Structural variability of APOB and APOE. A: Domain map of APOB containing signal peptide (amino acids 1–27), proline-rich domains (amino acids 2,578–2,767; 3,243–3,318; and 3,714–3,892) (see Ref. 99), and the LDLR binding region (amino acids 3,386–3,396) (see Ref. 25). Additionally, the C terminus of the truncated APOB48 isoform is indicated. B: The domain map of APOE is shown with signal peptide (amino acids 1–18), LDLR binding region (amino acids 152–168), and lipid-binding region (amino acids 262–290) highlighted (see Ref. 100). Aligned line plots indicate the total number of variants (black line) and number of functional variants (red line) per 100 bp. Functionality is predicted by five orthogonal computational algorithms, and the average ± SD is shown. Variants that were common (MAF > 1%) in at least one population and deemed functional by all employed algorithms are highlighted. Pie charts indicate their relative abundance in the six major populations analyzed. AFR, Africans; AJ, Ashkenazi Jews; AMR, Latinos; EAS, East Asians; EUR, Europeans; SAS, South Asians.

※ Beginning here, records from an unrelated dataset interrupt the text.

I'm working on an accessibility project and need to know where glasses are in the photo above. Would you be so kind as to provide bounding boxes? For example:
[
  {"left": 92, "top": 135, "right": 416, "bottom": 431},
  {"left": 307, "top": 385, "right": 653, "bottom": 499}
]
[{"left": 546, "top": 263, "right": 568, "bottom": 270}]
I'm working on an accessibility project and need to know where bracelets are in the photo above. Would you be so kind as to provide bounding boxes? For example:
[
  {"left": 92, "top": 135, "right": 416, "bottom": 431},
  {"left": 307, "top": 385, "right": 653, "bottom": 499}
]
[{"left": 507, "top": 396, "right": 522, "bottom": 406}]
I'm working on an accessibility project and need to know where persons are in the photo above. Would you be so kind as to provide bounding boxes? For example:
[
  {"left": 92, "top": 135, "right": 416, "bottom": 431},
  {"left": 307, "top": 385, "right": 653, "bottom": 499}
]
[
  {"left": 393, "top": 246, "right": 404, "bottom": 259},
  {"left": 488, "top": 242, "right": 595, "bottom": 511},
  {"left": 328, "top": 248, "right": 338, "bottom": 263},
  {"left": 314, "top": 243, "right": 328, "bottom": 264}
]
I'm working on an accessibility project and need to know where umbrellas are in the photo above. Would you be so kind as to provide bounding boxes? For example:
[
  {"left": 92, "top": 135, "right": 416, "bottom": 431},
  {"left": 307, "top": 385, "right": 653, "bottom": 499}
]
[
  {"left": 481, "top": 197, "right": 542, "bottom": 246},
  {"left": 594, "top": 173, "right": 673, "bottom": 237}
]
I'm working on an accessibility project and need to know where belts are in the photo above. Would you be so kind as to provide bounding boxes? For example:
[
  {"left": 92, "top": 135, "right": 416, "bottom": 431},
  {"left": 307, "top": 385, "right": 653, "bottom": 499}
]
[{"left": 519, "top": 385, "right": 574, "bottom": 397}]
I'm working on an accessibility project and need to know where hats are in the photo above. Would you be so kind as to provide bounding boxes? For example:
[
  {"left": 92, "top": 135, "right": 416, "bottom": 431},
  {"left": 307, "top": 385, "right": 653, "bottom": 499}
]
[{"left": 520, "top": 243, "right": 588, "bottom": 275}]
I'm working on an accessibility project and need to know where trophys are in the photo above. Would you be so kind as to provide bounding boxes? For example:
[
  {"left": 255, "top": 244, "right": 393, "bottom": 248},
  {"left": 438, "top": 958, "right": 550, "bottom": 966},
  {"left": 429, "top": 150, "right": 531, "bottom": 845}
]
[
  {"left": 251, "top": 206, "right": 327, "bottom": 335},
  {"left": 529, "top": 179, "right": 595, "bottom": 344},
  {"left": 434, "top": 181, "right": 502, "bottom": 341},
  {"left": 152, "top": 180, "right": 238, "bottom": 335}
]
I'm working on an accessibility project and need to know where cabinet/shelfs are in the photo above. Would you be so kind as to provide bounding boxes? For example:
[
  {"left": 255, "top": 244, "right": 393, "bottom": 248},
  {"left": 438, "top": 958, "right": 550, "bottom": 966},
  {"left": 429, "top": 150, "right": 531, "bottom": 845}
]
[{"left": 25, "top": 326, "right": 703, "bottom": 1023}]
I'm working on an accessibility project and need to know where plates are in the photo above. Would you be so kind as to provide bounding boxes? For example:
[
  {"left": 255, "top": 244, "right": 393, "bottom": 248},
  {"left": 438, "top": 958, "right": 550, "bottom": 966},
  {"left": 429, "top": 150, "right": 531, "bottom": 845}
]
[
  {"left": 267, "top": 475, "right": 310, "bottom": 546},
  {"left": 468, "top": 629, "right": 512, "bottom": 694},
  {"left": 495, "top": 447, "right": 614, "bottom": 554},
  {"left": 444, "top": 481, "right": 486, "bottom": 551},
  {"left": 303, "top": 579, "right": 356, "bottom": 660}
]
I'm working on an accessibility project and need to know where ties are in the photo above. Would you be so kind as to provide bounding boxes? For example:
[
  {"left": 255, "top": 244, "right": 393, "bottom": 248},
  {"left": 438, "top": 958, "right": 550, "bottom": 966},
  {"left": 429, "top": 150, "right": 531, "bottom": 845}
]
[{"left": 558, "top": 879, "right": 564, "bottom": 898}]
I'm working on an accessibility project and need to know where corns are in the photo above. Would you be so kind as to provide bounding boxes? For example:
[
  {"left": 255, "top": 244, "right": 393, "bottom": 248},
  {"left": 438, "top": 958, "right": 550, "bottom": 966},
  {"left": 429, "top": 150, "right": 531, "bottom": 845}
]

To pinpoint novel variants with putative functional consequences and clinical relevance, we filtered variants that were classified as deleterious with high confidence by all algorithms employed and that were common with MAF > 1% in at least one population studied (Table 2). The population-specific variants rs6752026, rs13306198, and rs13306194 are located in the N-terminal αβ1 domain that forms a lipid pocket that is necessary for VLDL as well as chylomicron particle assembly (50). Variant rs676210, which has been previously implicated in differential lipid-lowering response to fenofibrate in Europeans (51), mapped to the proline-rich domain at the interface between the α2 and β2 regions and was the most prevalent of the putatively functional APOB variants with population frequencies ranging between 14.7% in Africans and 72.5% in East Asians.

TABLE 2.

Selection of putatively functional variants in APOB and APOE

Population Frequencies (%) Global Lipid Genetics Consortium CARDIoGRAM
Defining Variants as RSID (HGVS) Variant Type EUR AFR EAS SAS AMR AJ Effect Size P Log_odds P
APOB
rs6752026 (NC_000002.11:g.21260934G>A) Missense (P145S) <0.1 12.8 0 <0.1 0.7 <0.1 N.A. N.A. N.A. N.A.
rs13306198 (NC_000002.11:g.21260084G>A) Missense (T194M) <0.1 <0.1 5.5 0.2 0.3 0 N.A. N.A. N.A. N.A.
rs13306194 (NC_000002.11:g.21252534G>A) Missense (R532W) 0.1 <0.1 13.4 0.2 <0.1 <0.1 N.A. N.A. N.A. N.A.
rs61736761 (NC_000002.11:g.21238007G>T) Missense (L1212M) <0.1 8.9 0 0.9 0.5 <0.1 N.A. N.A. N.A. N.A.
rs1801699 (NC_000002.11:g.21233999T>C) Missense (N1914S) 1.9 0.5 <0.1 0.6 6.5 1.6 0.091 2.6 × 10−6 N.A. N.A.
rs533617 (NC_000002.11:g.21233972T>C) Missense (H1923R) 4 0.7 <0.1 3.7 0.9 2.4 0.14 9.6 × 10−45 −0.096 0.034
rs12713675 (NC_000002.11:g.21232373G>T) Missense (A2456D) <0.1 5.3 0 <0.1 0.3 0 N.A. N.A. N.A. N.A.
rs676210 (NC_000002.11:g.21231524G>A) Missense (P2739L) 21.6 14.7 72.5 50.2 25.7 19.4 0.059 4.1 × 10−39 0.03 0.077
rs12720854 (NC_000002.11:g.21229905T>C) Missense (S3279G) 0.3 1.7 <0.1 0.1 0.6 1 N.A. N.A. N.A. N.A.
rs12720855 (NC_000002.11:g.21229860A>G) Missense (S3294P) <0.1 5.3 0 <0.1 0.3 0 N.A. N.A. N.A. N.A.
rs1042023 (NC_000002.11:g.21229446G>C) Missense (Q3432E) 1.1 0.1 0 0.1 0.5 0.1 N.A. N.A. N.A. N.A.
APOE
rs533904656 (NC_000019.9:g.45411025G>A) Missense (A18T) 0 0 0.2 0 0 0 N.A. N.A. N.A. N.A.
rs769452 (NC_000019.9:g.45411110T>C) Missense (L46P) 0.3 <0.1 0 <0.1 <0.1 0.5 N.A. N.A. N.A. N.A.
rs769455 (NC_000019.9:g.45412040C>T) Missense (R163C) <0.1 2 0 <0.1 0.2 0 N.A. N.A. N.A. N.A.
rs749750245 (NC_000019.9:g.45412172C>T) Missense (R207C) 0 0 0 0 0.2 0 N.A. N.A. N.A. N.A.
rs140808909 (NC_000019.9:g.45412337G>A) Missense (E262K) 0 0 0.3 0 0 0 N.A. N.A. N.A. N.A.
rs190853081 (NC_000019.9:g.45412340G>A) Missense (E263K) 0 0 0.3 0 0 0 N.A. N.A. N.A. N.A.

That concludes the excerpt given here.